Tempos de mudança?
NOS últimos meses, a arbitragem portuguesa tem dado alguns passos no sentido de mostrar mais do que é, do que faz e do que a move. As iniciativas têm-se sucedido umas atrás das outras e, convém sublinhar, são positivas e elogiáveis, porque finalmente demonstram vontade em desmistificar o que, para mim, é mais ou menos óbvio: nada de suspeito ou maquiavélico esconde-se por detrás das decisões dos árbitros ou das diretrizes emanadas pelos seus dirigentes. Não há roubos deliberados, não há erros intencionais, não há perseguição a uns ou benefício a outros. Há toda uma vasta equipa que trabalha como sabe para fazer o melhor que pode. Acerta, erra, aprende, corrige e volta a tentar.
Quanto aos ventos de mudança que parecem soprar para estes lados, é bom recordar que começaram logo no início de junho, quando a FPF propôs a criação de um modelo diferenciado para gerir a arbitragem profissional em Portugal. Um modelo que, segundo a instituição, deve passar pela criação de uma empresa externa que possa «utilizar ferramentas e mecanismos legais que garantam a constituição e desenvolvimento do quadro de árbitros mais adequado». No fundo, o que se pretende é criar uma espécie de PGMOL, à semelhança do que existe na Premier League há cerca de vinte anos. A avançar — e tem tudo para avançar —, a mudança de paradigma implicará mexidas profundas a vários níveis: legal, regulamentar e porventura estatutário, com todas as inerências daí decorrentes... a outros níveis.
Cerca de um mês depois, foi o Conselho de Arbitragem a comunicar aos seus árbitros que algumas comunicações áudio com o VAR serão divulgadas publicamente, embora para efeitos pedagógicos.

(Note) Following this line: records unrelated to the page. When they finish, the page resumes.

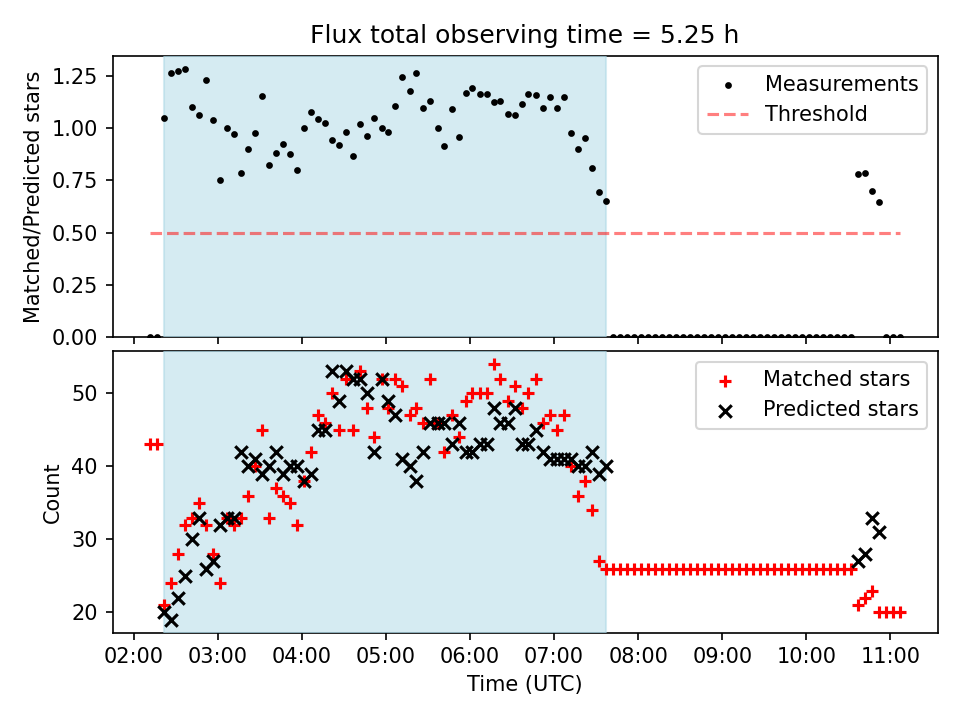 Flux total observing time = 5.25 h

Matched/Predicted stars

1.25
1.00
0.75
0.50
0.25
0.00

Measurements
Threshold

Count

50
40
30
20

Matched stars
Predicted stars

02:00 03:00 04:00 05:00 06:00 07:00 08:00 09:00 10:00 11:00

Time (UTC)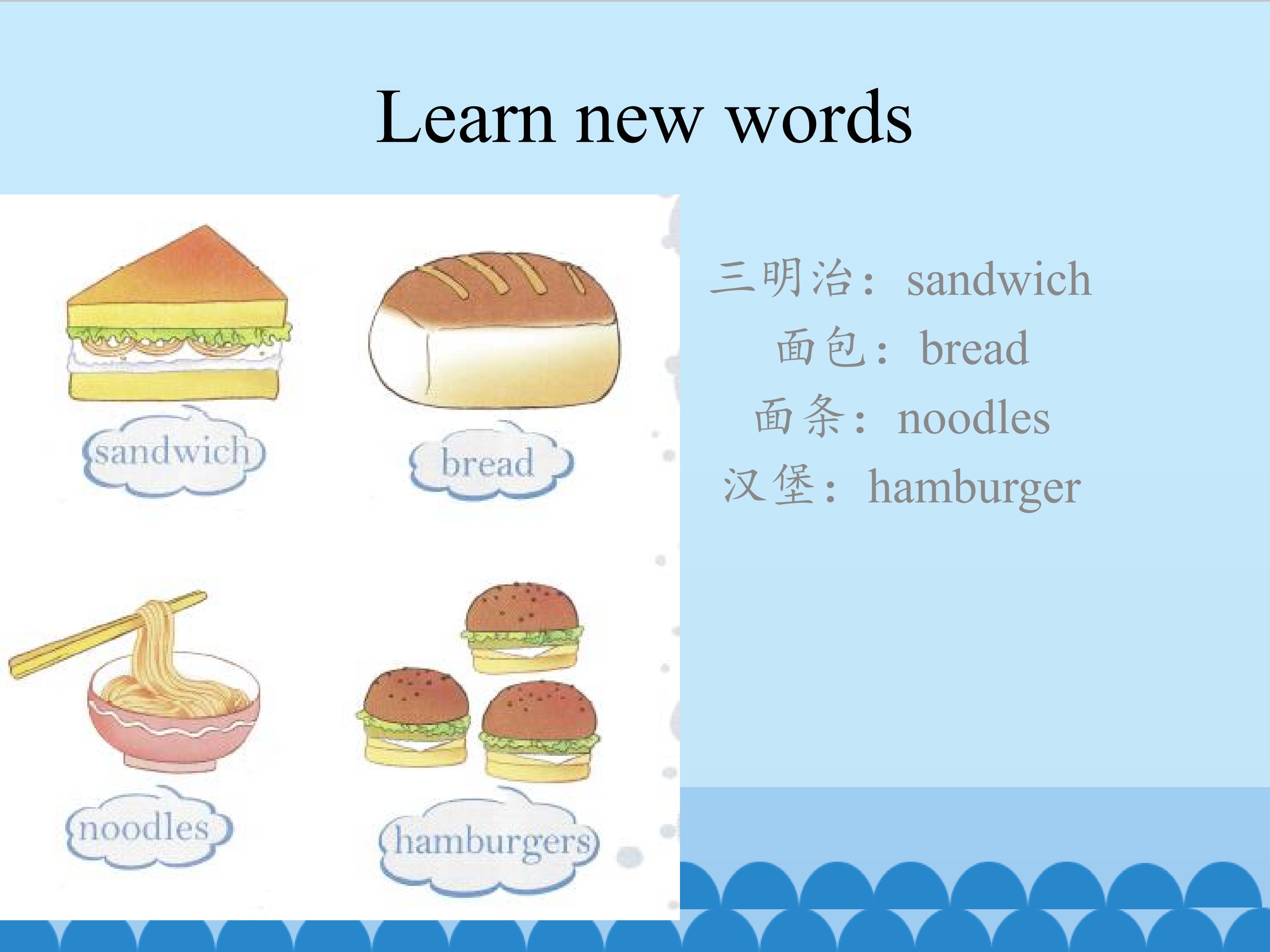 Learn new words

sandwich

bread

noodles

hamburgers

三明治：sandwich
面包：bread
面条：noodles
汉堡：hamburger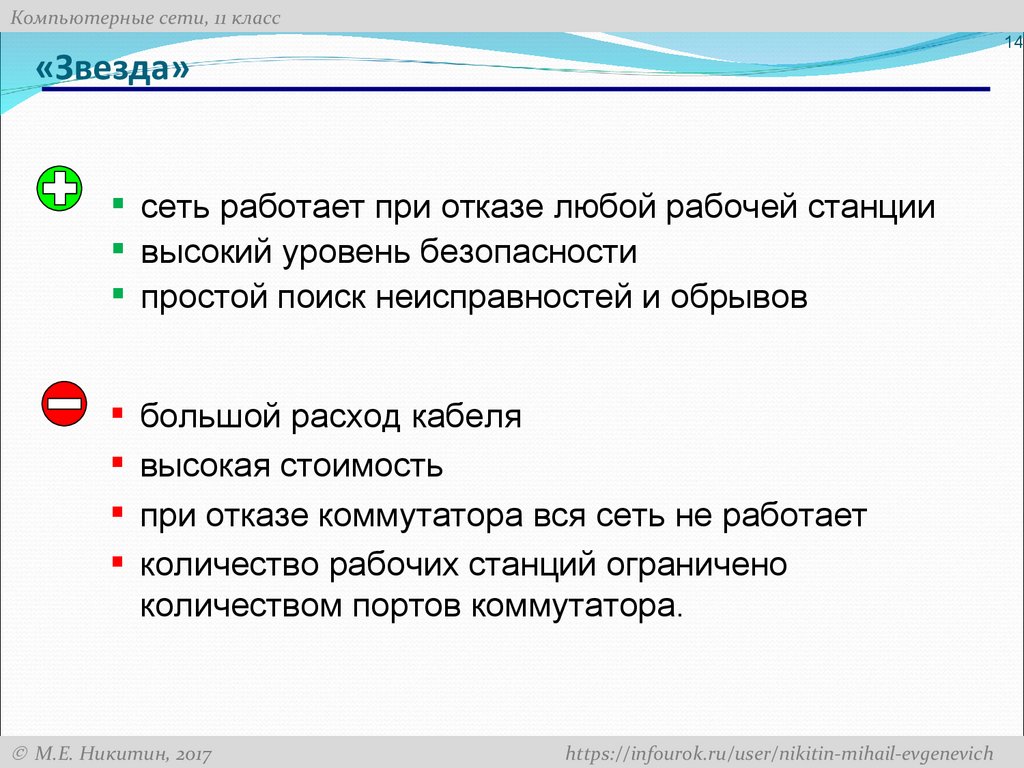 Компьютерные сети, 11 класс

14

«Звезда»

- сеть работает при отказе любой рабочей станции
- высокий уровень безопасности
- простой поиск неисправностей и обрывов

- большой расход кабеля
- высокая стоимость
- при отказе коммутатора вся сеть не работает
- количество рабочих станций ограничено количеством портов коммутатора.

© М.Е. Никитин, 2017

https://infourok.ru/user/nikitin-mihail-evgenevich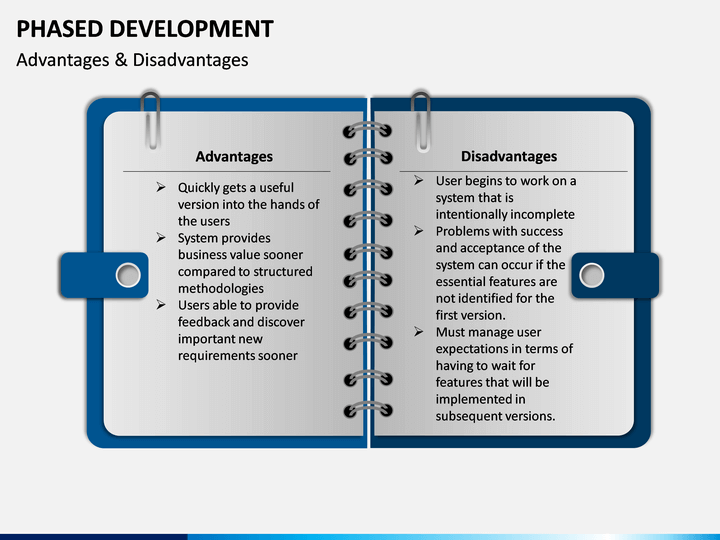 PHASED DEVELOPMENT

Advantages & Disadvantages

Advantages

➢ Quickly gets a useful version into the hands of the users
➢ System provides business value sooner compared to structured methodologies
➢ Users able to provide feedback and discover important new requirements sooner

Disadvantages

➢ User begins to work on a system that is intentionally incomplete
➢ Problems with success and acceptance of the system can occur if the essential features are not identified for the first version.
➢ Must manage user expectations in terms of having to wait for features that will be implemented in subsequent versions.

Houve o entendimento que este era o momento certo para dar passo firme rumo à transparência de processos, na esperança que o mundo do futebol possa perceber e aceitar o sentido didático da medida. Sei que não será fácil, porque este é um universo onde a irracionalidade é quase sempre maior do que a emocionalidade, mas não há a mínima dúvida que é um passo importante e bem implementado.
Entretanto, alguns jornalistas foram convidados a participar em ações formativas e a conhecer as recomendações que os árbitros receberam para a nova época. Visitaram as salas de vídeoarbitragem e tiveram tempo para esclarecer dúvidas e levantar questões. A iniciativa, não sendo nova, voltou a mostrar vontade em humanizar o papel dos homens do apito junto de quem tem papel muito relevante na formação de opinião. O mesmo também aconteceu com treinadores e dirigentes de clubes das duas ligas profissionais, com quem o CA partilhou as instruções dadas aos juízes, num ambiente que segundo consta foi de enorme abertura e diálogo.
Por último, não esqueçamos que nesta jornada do arranque da Liga Betclic, Andreia Sousa — árbitra assistente dos quadros da AF Braga — tornou-se na primeira mulher a fazer parte de uma equipa de arbitragem num jogo do escalão maior do futebol português, exercendo funções no Rio Ave-Chaves.
Tudo parece encaminhar-se para uma nova era, de maior abertura e iniciativa por parte da arbitragem. Independentemente dos motivos políticos que possam estar subjacentes à introdução destas medidas nesta altura, a verdade é que elas representam um passo de gigante rumo ao que mais importa e isso é o que deve ficar na retina.
Off Topic — Tenho lido em vários locais uma pequena mentira que corre o risco de tornar-se verdade, se continuar a ser vendida de forma tão errada e especulativa: não é verdade que a expulsão de elementos dos bancos técnicos possa acontecer através de ordem verbal. Esqueçam lá isso, por favor. É algo que já não existe. Nessa matéria, houve uma alteração às leis de jogo (em 2019/2020) e ficou expressamente definido que a expulsão de qualquer pessoa que esteja na área técnica só pode acontecer através da exibição do cartão vermelho. Esse ato não pressupõe a obrigação de isolar o infrator, uma vez que isso só está recomendado aquando da amostragem do cartão amarelo. Para confundir já há gente a mais. Fica a nota.